THE EXERCISE ::
Format each of the lines below as a string in a JSON list, one entry per line, and leave out blank lines.

RECORD SET ::
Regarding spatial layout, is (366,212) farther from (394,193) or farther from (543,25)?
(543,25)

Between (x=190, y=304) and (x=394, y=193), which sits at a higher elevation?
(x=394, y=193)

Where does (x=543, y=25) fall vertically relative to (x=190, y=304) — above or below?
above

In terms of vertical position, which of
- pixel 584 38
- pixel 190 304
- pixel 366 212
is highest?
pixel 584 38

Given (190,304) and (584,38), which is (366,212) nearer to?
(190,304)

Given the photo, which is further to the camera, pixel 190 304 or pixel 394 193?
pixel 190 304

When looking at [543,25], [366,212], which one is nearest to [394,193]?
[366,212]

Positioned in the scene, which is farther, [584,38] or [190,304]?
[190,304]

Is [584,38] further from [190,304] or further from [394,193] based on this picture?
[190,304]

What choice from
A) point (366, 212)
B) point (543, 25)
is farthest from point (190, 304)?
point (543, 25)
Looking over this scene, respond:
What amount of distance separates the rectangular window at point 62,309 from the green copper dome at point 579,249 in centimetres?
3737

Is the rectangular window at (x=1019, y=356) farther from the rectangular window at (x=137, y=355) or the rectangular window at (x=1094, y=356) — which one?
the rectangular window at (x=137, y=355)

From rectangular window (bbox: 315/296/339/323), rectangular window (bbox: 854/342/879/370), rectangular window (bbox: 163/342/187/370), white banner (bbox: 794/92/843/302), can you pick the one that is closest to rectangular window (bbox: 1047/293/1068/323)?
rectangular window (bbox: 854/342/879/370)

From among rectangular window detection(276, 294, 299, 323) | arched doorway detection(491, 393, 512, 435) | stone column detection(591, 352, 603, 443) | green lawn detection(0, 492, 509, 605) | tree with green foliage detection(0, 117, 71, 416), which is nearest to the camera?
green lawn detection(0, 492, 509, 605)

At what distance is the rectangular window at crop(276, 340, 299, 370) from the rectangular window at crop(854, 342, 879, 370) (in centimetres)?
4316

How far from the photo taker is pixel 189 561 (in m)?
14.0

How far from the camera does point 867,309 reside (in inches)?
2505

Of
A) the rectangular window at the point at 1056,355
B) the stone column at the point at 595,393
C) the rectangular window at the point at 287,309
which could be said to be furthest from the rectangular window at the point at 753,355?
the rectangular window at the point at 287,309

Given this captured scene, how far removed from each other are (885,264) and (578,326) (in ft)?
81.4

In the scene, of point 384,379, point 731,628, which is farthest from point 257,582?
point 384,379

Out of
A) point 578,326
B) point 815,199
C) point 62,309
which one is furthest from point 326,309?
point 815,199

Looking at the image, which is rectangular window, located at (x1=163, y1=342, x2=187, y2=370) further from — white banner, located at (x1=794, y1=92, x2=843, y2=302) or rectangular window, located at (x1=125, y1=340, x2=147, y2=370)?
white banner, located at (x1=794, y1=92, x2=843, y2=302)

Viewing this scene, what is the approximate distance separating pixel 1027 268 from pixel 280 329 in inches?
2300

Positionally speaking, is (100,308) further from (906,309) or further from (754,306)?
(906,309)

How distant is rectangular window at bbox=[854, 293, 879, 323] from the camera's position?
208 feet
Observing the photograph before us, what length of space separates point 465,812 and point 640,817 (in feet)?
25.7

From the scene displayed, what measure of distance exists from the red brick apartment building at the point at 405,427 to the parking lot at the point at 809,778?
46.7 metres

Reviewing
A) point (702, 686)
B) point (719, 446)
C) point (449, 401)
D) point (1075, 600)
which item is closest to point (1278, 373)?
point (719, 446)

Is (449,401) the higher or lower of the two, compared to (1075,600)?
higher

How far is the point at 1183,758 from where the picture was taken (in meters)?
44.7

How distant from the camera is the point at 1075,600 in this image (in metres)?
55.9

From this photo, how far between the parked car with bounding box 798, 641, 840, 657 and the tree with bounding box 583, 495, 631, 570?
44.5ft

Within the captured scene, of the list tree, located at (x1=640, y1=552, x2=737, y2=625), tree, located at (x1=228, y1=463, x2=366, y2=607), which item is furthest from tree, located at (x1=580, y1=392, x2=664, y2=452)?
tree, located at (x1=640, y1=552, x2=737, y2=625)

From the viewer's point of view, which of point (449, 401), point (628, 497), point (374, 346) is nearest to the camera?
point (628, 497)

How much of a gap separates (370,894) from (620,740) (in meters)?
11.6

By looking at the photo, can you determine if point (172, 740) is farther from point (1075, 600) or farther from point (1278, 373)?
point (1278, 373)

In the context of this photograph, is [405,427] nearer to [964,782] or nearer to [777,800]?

TASK RESPONSE ::
[
  "Regarding spatial layout, is (366,212) farther from (394,193) or farther from (543,25)?",
  "(543,25)",
  "Between (x=190, y=304) and (x=394, y=193), which sits at a higher elevation?",
  "(x=394, y=193)",
  "Where does (x=543, y=25) fall vertically relative to (x=190, y=304) — above or below?",
  "above",
  "In terms of vertical position, which of",
  "- pixel 584 38",
  "- pixel 190 304",
  "- pixel 366 212",
  "is highest?",
  "pixel 584 38",
  "Given (190,304) and (584,38), which is (366,212) nearer to?",
  "(190,304)",
  "Given the photo, which is further to the camera, pixel 190 304 or pixel 394 193?",
  "pixel 190 304",
  "When looking at [543,25], [366,212], which one is nearest to [394,193]?",
  "[366,212]",
  "Positioned in the scene, which is farther, [584,38] or [190,304]?",
  "[190,304]",
  "Is [584,38] further from [190,304] or further from [394,193] based on this picture?",
  "[190,304]",
  "What choice from",
  "A) point (366, 212)",
  "B) point (543, 25)",
  "is farthest from point (190, 304)?",
  "point (543, 25)",
  "Looking over this scene, respond:",
  "What amount of distance separates the rectangular window at point 62,309 from the green copper dome at point 579,249 in centimetres?",
  "3737",
  "Is the rectangular window at (x=1019, y=356) farther from the rectangular window at (x=137, y=355) or the rectangular window at (x=1094, y=356) — which one?",
  "the rectangular window at (x=137, y=355)",
  "From rectangular window (bbox: 315/296/339/323), rectangular window (bbox: 854/342/879/370), rectangular window (bbox: 163/342/187/370), white banner (bbox: 794/92/843/302), can you pick the one that is closest to rectangular window (bbox: 1047/293/1068/323)?",
  "rectangular window (bbox: 854/342/879/370)",
  "From among rectangular window detection(276, 294, 299, 323) | arched doorway detection(491, 393, 512, 435) | stone column detection(591, 352, 603, 443) | green lawn detection(0, 492, 509, 605) | tree with green foliage detection(0, 117, 71, 416), which is nearest to the camera?",
  "green lawn detection(0, 492, 509, 605)",
  "At what distance is the rectangular window at crop(276, 340, 299, 370) from the rectangular window at crop(854, 342, 879, 370) (in centimetres)?",
  "4316",
  "How far from the photo taker is pixel 189 561 (in m)?",
  "14.0",
  "How far from the camera does point 867,309 reside (in inches)?",
  "2505",
  "Of",
  "A) the rectangular window at the point at 1056,355",
  "B) the stone column at the point at 595,393",
  "C) the rectangular window at the point at 287,309",
  "which could be said to be furthest from the rectangular window at the point at 753,355?",
  "the rectangular window at the point at 287,309",
  "Given this captured scene, how far removed from each other are (885,264) and (578,326) (in ft)?",
  "81.4",
  "In the scene, of point 384,379, point 731,628, which is farthest from point 257,582?",
  "point 384,379",
  "Out of",
  "A) point 578,326",
  "B) point 815,199",
  "C) point 62,309",
  "which one is furthest from point 326,309?",
  "point 815,199",
  "Looking at the image, which is rectangular window, located at (x1=163, y1=342, x2=187, y2=370) further from — white banner, located at (x1=794, y1=92, x2=843, y2=302) or rectangular window, located at (x1=125, y1=340, x2=147, y2=370)?",
  "white banner, located at (x1=794, y1=92, x2=843, y2=302)",
  "Viewing this scene, what is the approximate distance separating pixel 1027 268 from pixel 280 329 in inches?",
  "2300",
  "Positionally speaking, is (100,308) further from (906,309) or further from (754,306)?",
  "(906,309)",
  "How distant is rectangular window at bbox=[854, 293, 879, 323] from the camera's position?",
  "208 feet",
  "Observing the photograph before us, what length of space separates point 465,812 and point 640,817 (in feet)?",
  "25.7",
  "From the scene displayed, what measure of distance exists from the red brick apartment building at the point at 405,427 to the parking lot at the point at 809,778?",
  "46.7 metres",
  "Reviewing",
  "A) point (702, 686)",
  "B) point (719, 446)",
  "C) point (449, 401)",
  "D) point (1075, 600)",
  "which item is closest to point (1278, 373)?",
  "point (719, 446)",
  "Is (449,401) the higher or lower of the two, compared to (1075,600)?",
  "higher",
  "How far is the point at 1183,758 from where the picture was taken (in meters)?",
  "44.7",
  "How distant from the camera is the point at 1075,600 in this image (in metres)?",
  "55.9",
  "From this photo, how far between the parked car with bounding box 798, 641, 840, 657 and the tree with bounding box 583, 495, 631, 570?",
  "44.5ft",
  "Within the captured scene, of the list tree, located at (x1=640, y1=552, x2=737, y2=625), tree, located at (x1=228, y1=463, x2=366, y2=607), which item is furthest from tree, located at (x1=580, y1=392, x2=664, y2=452)?",
  "tree, located at (x1=640, y1=552, x2=737, y2=625)",
  "From the viewer's point of view, which of point (449, 401), point (628, 497), point (374, 346) is nearest to the camera?",
  "point (628, 497)",
  "How much of a gap separates (370,894) from (620,740) (in meters)?",
  "11.6",
  "By looking at the photo, can you determine if point (172, 740) is farther from point (1075, 600) or farther from point (1278, 373)?",
  "point (1278, 373)",
  "In the context of this photograph, is [405,427] nearer to [964,782] or nearer to [777,800]?"
]